* MATERIAL SHOWN *
^^^^^^^^
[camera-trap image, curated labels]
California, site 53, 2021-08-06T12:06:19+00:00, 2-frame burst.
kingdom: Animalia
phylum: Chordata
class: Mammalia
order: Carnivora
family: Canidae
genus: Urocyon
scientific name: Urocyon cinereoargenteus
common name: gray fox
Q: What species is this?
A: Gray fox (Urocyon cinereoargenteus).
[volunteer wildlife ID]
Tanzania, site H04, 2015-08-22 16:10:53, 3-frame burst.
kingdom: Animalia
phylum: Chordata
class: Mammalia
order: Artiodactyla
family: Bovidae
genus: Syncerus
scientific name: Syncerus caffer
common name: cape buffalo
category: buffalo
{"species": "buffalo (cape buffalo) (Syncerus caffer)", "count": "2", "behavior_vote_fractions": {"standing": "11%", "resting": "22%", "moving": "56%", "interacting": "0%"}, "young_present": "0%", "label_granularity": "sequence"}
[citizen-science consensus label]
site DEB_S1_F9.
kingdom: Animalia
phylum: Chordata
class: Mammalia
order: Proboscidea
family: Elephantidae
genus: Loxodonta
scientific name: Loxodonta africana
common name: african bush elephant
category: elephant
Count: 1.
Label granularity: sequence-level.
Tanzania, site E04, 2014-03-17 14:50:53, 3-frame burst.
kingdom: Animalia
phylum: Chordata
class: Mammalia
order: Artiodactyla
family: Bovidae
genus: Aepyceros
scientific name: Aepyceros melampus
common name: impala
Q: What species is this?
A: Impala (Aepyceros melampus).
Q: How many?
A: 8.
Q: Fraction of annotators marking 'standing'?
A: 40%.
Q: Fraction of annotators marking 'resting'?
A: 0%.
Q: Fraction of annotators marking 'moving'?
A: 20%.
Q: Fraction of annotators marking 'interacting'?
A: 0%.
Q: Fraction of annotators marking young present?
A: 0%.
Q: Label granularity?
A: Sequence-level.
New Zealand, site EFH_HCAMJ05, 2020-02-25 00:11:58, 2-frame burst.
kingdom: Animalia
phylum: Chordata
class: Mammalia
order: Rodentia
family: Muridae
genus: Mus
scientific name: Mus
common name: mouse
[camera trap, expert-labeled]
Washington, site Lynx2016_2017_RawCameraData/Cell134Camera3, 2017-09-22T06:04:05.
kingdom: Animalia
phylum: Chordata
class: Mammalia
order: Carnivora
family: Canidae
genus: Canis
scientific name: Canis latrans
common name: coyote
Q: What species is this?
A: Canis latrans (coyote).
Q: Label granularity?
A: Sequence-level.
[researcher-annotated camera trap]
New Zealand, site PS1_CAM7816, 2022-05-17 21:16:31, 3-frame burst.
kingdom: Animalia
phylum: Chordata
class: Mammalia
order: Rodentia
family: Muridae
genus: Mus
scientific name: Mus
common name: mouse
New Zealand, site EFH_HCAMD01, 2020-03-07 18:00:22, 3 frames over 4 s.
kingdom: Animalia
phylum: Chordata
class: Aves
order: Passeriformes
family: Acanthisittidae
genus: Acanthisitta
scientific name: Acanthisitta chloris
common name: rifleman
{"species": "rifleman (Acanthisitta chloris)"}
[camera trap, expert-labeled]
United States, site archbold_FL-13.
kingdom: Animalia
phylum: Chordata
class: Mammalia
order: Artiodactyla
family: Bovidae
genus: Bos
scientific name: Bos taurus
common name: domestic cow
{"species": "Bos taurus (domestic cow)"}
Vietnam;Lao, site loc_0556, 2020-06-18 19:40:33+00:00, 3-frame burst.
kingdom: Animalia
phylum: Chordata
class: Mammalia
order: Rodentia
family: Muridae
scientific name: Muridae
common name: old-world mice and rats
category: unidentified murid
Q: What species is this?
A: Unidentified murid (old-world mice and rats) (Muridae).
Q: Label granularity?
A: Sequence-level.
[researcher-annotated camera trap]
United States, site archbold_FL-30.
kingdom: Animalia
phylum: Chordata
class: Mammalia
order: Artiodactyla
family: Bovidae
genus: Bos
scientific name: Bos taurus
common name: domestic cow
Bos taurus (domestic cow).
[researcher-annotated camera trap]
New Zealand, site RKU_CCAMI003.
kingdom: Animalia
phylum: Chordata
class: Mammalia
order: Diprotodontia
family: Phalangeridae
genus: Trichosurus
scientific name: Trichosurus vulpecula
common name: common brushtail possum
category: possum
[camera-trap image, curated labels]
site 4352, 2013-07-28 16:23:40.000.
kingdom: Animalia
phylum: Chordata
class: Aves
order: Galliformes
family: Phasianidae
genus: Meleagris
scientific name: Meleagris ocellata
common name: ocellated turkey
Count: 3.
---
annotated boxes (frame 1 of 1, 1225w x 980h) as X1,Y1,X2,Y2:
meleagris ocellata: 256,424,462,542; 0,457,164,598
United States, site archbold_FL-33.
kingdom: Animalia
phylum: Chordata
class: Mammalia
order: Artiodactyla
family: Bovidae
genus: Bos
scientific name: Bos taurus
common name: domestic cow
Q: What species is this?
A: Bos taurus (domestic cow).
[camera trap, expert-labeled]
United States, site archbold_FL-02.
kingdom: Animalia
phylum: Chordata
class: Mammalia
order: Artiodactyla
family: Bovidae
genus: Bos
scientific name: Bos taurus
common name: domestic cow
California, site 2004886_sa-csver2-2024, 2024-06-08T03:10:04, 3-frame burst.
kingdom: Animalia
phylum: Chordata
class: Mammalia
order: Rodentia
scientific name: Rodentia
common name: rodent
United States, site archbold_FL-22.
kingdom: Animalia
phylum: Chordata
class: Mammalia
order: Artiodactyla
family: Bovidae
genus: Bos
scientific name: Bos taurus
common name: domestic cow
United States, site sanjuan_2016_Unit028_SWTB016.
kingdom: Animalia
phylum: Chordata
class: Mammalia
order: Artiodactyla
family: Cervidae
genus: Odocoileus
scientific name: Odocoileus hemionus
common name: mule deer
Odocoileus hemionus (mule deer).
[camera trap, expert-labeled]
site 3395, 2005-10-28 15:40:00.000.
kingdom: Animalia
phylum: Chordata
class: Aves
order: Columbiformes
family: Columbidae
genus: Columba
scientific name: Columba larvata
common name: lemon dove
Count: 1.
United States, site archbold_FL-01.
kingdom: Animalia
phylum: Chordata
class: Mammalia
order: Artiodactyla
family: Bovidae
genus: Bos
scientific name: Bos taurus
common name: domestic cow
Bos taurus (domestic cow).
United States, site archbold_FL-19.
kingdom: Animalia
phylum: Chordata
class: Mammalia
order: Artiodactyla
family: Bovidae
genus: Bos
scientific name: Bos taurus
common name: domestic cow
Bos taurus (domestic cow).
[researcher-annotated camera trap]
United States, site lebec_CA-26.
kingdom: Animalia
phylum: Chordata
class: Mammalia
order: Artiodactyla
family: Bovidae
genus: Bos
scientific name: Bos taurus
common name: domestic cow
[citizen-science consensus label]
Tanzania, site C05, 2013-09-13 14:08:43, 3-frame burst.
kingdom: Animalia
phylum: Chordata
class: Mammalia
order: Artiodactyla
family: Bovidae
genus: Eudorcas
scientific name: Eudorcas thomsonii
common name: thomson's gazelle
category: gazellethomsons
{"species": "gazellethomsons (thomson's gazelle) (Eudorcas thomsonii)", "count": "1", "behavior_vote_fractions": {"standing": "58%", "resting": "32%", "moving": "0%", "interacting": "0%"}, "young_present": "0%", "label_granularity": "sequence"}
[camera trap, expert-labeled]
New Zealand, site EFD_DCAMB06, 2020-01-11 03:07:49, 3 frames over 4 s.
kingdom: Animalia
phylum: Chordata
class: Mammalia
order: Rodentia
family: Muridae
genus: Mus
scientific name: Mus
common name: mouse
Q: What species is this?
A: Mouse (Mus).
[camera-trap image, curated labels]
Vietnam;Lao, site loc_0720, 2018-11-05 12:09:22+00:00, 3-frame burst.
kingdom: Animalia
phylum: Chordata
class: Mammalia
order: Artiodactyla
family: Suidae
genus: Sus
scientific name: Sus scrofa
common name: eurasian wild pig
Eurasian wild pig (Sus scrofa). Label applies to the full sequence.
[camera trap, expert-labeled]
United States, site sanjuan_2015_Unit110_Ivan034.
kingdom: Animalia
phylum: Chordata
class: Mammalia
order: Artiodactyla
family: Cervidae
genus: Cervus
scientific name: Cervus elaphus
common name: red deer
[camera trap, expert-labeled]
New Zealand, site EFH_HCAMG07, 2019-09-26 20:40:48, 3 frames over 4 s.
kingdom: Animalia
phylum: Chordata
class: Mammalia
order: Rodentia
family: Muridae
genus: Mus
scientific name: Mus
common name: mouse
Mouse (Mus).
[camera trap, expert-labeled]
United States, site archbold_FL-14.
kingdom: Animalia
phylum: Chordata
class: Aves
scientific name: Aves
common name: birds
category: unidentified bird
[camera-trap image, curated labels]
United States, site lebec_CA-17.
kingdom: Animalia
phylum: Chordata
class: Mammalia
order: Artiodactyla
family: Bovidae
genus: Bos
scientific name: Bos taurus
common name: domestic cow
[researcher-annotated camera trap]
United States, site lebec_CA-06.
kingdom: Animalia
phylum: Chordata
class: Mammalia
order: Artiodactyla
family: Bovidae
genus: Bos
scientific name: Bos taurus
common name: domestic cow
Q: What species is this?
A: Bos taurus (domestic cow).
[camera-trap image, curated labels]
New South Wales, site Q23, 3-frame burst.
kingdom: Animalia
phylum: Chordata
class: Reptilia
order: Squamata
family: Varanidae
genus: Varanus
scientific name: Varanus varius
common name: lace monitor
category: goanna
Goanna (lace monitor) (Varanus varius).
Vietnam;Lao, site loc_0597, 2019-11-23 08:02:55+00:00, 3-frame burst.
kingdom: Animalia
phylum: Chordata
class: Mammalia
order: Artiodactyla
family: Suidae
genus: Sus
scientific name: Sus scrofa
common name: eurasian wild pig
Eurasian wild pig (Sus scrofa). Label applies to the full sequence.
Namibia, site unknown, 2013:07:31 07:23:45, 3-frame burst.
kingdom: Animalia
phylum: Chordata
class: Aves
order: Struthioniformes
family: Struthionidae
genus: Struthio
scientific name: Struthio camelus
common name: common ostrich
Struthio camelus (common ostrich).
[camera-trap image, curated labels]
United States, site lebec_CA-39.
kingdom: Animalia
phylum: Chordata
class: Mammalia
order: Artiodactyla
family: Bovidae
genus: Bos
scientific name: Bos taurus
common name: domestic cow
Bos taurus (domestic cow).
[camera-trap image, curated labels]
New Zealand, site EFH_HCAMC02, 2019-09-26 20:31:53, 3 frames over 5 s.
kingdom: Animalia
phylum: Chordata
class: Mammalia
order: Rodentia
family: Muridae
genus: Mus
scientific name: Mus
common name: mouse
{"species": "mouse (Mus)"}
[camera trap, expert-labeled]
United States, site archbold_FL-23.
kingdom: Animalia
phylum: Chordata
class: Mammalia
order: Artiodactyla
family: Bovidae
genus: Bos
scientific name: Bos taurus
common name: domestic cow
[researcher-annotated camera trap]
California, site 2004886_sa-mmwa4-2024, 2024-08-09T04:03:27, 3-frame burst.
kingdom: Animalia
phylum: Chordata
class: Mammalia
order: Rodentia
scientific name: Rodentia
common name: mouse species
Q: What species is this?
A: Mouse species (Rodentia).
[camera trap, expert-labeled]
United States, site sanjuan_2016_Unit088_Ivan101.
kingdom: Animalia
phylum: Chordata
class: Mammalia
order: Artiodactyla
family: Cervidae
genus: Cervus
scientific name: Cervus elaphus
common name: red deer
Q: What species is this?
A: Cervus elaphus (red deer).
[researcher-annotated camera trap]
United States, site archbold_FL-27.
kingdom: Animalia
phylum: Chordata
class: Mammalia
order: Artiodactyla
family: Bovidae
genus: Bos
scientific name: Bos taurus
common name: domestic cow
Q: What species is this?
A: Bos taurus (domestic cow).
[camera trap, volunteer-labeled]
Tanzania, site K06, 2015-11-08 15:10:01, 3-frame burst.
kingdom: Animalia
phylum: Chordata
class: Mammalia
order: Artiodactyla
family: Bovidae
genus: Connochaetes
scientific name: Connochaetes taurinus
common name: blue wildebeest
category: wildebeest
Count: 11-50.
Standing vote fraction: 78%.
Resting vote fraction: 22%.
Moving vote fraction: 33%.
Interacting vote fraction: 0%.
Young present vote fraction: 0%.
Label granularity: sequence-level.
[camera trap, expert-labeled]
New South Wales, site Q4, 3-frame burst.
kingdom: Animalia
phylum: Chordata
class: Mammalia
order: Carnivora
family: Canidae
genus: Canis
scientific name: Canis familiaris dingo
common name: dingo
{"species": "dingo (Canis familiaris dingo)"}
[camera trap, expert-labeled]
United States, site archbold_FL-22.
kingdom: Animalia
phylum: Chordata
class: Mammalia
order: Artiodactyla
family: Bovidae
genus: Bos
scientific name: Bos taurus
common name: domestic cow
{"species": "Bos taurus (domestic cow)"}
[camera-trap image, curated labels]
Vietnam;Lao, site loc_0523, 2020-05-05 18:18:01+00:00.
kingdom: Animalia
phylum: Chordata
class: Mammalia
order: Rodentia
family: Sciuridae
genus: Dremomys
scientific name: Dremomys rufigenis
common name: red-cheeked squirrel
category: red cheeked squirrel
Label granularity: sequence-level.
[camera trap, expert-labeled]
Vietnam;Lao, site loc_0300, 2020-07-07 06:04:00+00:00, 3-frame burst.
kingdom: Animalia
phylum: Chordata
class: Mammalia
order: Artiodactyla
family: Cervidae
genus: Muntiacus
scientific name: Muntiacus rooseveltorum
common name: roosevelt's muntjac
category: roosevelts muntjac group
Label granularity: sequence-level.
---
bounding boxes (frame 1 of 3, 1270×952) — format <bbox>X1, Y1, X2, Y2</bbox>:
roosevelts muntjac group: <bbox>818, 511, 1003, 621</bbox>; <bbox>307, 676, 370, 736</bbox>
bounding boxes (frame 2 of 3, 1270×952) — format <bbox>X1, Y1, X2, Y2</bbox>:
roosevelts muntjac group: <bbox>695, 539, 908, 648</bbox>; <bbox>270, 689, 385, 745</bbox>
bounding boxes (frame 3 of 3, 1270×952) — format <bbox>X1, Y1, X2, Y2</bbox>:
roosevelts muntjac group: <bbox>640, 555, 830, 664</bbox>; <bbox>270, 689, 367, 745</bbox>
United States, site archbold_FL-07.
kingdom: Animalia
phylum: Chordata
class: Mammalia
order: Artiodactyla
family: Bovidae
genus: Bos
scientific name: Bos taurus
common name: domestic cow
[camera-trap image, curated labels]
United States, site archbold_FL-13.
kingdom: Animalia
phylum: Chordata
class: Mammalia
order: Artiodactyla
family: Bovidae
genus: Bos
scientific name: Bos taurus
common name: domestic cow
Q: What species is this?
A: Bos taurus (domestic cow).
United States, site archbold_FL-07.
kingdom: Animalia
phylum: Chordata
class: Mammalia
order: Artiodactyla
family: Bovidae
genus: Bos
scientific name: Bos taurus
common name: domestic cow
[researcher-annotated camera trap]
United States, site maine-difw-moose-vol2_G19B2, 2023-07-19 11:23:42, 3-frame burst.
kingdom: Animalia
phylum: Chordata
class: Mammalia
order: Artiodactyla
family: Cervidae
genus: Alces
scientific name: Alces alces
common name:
^^^^^^^^
* WHAT NEEDS TO BE DONE *
Determine how many lines of the records hold the word "Zealand", giving only that number.

* RESPONSE AREA *
7